London, September 22 : University of Copenhagen researchers in Denmark have developed a new X-ray imaging technique that can capture the three-microsecond process whereby haemoglobin molecules in red blood cells give up oxygen to keep the body alive, by freezing frames just nanoseconds apart.
This process involves a haemoglobin molecule's transformation from a "relaxed" form, which can bond to oxygen, to a "tense" form, which squeezes out the oxygen.
The researchers say that their imaging technique offers a way to image proteins in their natural, fast-moving state.
Scientists traditionally used X-ray crystallography to image protein structures - a process that required making the structures into rigid crystals, firing X-ray beams at them, and recording the geometric patterns produced.
Though the procedure helps work out the structure of DNA, it provides little evidence of what structures materials have in their natural setting.
Research leader Marco Cammarata and his colleagues wanted to transfer X-ray techniques to free-moving proteins in solution, but individual molecules in this setting tend to reflect too few X-rays to provide a clear picture.

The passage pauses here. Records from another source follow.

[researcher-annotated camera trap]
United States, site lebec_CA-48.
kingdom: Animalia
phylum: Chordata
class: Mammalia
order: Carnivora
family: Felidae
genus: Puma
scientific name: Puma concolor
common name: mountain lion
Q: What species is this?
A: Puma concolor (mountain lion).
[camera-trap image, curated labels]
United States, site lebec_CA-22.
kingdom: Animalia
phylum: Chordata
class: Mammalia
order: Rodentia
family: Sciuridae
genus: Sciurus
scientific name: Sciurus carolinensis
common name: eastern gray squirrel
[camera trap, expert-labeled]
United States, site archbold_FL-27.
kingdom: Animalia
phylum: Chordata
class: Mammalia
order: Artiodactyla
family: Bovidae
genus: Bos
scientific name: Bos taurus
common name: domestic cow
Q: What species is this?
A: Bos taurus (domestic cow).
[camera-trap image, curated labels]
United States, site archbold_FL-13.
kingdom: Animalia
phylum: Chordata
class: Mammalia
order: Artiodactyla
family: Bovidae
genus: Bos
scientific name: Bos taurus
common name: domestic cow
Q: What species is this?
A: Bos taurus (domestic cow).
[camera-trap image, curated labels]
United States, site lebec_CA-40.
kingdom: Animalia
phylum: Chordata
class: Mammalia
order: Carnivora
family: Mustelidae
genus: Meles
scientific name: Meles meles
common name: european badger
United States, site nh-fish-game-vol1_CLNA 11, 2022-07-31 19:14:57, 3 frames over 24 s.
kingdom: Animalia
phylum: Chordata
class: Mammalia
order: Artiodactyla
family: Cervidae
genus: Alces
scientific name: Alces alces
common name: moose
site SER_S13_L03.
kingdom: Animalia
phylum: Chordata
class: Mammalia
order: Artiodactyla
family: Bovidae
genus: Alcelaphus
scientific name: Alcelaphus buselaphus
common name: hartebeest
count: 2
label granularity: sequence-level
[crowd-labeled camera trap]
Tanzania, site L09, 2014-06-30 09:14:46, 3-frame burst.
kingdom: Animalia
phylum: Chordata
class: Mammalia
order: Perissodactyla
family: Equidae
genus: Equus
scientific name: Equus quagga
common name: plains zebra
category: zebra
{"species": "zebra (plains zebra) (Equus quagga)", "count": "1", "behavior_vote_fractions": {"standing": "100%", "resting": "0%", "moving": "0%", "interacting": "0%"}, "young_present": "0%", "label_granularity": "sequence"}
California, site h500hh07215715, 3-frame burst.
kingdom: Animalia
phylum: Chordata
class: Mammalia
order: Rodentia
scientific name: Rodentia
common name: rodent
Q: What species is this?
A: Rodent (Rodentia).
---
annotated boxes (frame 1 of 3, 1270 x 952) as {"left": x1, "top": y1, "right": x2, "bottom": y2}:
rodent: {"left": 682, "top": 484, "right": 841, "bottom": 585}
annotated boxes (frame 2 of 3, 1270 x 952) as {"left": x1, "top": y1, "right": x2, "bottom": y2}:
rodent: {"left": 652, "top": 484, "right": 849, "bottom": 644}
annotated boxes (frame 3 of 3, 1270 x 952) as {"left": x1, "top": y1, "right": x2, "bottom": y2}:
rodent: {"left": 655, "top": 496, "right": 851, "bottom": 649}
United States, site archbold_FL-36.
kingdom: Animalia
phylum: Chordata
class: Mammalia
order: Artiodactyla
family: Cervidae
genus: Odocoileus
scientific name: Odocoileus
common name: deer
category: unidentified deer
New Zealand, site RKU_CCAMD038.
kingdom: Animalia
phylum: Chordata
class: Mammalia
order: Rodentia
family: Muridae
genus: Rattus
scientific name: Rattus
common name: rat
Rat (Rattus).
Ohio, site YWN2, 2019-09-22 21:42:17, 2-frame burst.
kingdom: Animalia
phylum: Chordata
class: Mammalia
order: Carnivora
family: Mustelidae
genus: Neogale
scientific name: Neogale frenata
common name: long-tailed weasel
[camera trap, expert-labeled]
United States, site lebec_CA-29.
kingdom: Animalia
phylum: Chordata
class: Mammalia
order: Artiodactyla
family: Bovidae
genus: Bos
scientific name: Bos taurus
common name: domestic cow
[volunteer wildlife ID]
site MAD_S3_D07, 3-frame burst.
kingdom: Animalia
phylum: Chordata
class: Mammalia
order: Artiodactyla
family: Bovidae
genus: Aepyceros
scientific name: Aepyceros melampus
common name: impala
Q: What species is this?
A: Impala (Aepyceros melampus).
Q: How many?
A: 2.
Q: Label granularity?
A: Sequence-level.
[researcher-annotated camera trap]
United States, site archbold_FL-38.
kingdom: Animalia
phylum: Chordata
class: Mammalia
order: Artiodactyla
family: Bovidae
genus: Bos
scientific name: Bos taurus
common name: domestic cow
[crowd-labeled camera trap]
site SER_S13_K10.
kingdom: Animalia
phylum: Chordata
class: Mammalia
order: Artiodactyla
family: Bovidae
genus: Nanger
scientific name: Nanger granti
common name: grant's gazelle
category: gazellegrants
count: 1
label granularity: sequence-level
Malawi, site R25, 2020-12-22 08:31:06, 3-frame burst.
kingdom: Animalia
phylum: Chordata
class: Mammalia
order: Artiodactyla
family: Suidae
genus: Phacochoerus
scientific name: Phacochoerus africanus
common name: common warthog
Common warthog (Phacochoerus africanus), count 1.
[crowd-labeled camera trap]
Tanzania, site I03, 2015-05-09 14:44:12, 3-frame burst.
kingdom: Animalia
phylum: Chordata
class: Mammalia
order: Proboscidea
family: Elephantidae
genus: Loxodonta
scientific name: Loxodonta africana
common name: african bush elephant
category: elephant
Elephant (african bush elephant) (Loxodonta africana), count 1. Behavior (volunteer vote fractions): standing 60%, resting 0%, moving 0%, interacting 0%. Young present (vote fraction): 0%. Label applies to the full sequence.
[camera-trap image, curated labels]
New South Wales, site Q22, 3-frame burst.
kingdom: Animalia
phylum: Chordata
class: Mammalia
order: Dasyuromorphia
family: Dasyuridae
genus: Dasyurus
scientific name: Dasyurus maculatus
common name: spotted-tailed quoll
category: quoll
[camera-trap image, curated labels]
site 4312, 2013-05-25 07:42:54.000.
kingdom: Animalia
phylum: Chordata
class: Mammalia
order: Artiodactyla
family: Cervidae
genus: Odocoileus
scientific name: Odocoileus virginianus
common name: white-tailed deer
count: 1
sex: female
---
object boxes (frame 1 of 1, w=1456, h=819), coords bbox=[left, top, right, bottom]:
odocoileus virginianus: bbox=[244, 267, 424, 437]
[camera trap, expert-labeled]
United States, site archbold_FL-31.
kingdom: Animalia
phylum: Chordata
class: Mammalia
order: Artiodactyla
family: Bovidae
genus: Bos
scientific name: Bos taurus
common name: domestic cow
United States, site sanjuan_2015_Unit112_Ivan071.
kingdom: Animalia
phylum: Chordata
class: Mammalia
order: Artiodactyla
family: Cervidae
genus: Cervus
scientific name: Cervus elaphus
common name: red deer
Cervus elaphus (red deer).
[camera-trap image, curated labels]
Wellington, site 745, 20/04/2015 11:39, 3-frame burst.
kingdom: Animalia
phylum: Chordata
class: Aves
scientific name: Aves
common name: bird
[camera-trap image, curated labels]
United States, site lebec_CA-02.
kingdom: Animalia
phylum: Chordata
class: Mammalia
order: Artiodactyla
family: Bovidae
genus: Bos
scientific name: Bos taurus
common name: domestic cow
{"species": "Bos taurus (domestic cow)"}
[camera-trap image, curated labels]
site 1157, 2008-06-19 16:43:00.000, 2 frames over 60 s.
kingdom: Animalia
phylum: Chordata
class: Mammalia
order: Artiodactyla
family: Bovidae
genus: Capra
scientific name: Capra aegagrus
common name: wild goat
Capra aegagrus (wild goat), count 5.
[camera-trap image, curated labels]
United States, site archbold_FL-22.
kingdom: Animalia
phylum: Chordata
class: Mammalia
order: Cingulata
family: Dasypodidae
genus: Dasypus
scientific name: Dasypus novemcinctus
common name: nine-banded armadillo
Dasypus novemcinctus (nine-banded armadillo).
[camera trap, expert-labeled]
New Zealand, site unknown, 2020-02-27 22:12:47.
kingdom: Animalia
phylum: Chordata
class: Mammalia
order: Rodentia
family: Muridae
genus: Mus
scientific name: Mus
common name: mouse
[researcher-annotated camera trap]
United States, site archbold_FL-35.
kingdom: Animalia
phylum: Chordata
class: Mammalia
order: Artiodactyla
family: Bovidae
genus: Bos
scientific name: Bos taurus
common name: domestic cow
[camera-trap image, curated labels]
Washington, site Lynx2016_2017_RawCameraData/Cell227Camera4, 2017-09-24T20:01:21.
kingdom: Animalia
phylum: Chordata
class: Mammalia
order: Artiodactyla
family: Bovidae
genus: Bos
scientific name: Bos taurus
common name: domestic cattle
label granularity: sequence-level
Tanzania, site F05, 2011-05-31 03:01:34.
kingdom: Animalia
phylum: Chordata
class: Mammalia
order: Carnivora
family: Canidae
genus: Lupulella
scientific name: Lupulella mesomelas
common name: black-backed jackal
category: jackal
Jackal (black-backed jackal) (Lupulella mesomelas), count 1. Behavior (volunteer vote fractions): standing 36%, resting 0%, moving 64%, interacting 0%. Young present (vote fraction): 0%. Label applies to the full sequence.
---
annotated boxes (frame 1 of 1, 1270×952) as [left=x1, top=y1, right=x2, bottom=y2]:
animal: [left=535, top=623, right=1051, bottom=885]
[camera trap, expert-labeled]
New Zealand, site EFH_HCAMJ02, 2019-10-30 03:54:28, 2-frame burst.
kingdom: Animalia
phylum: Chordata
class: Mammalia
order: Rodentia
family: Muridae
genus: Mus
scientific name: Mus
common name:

The researchers say that the solution could be to use brute force - a X-rays from the most powerful source available, a kind of particle accelerator called a synchrotron.
According to them, such a powerful beam could ensure the reflection of enough rays from the proteins to indicate the structure.
The researchers conducted their study at the European Synchrotron Radiation Facility in Grenoble, France.
They twanged human haemoglobin with a short laser pulse to make it give up its oxygen while targeting it with a series of 100 picosecond X-ray pulses.
Cammarata says that the X-rays that "illuminate" the protein can be analysed to work out its 3D structure.
He adds that firing short pulses captures the protein's motion, just like a fast exposure on a normal camera will freeze a moving person.
The researchers claim that they have already found evidence of a previously unknown haemoglobin structure, which it adopts for only a short time as the protein gives up its oxygen.
They now plan to study other, less-common proteins.
"Applying this technique to little known protein systems and to the study of (intermediate forms) is where we will make a really important contribution," New Scientist magazine quoted Cammarata as saying.
A research article on the new process has been published in the journal Nature Methods.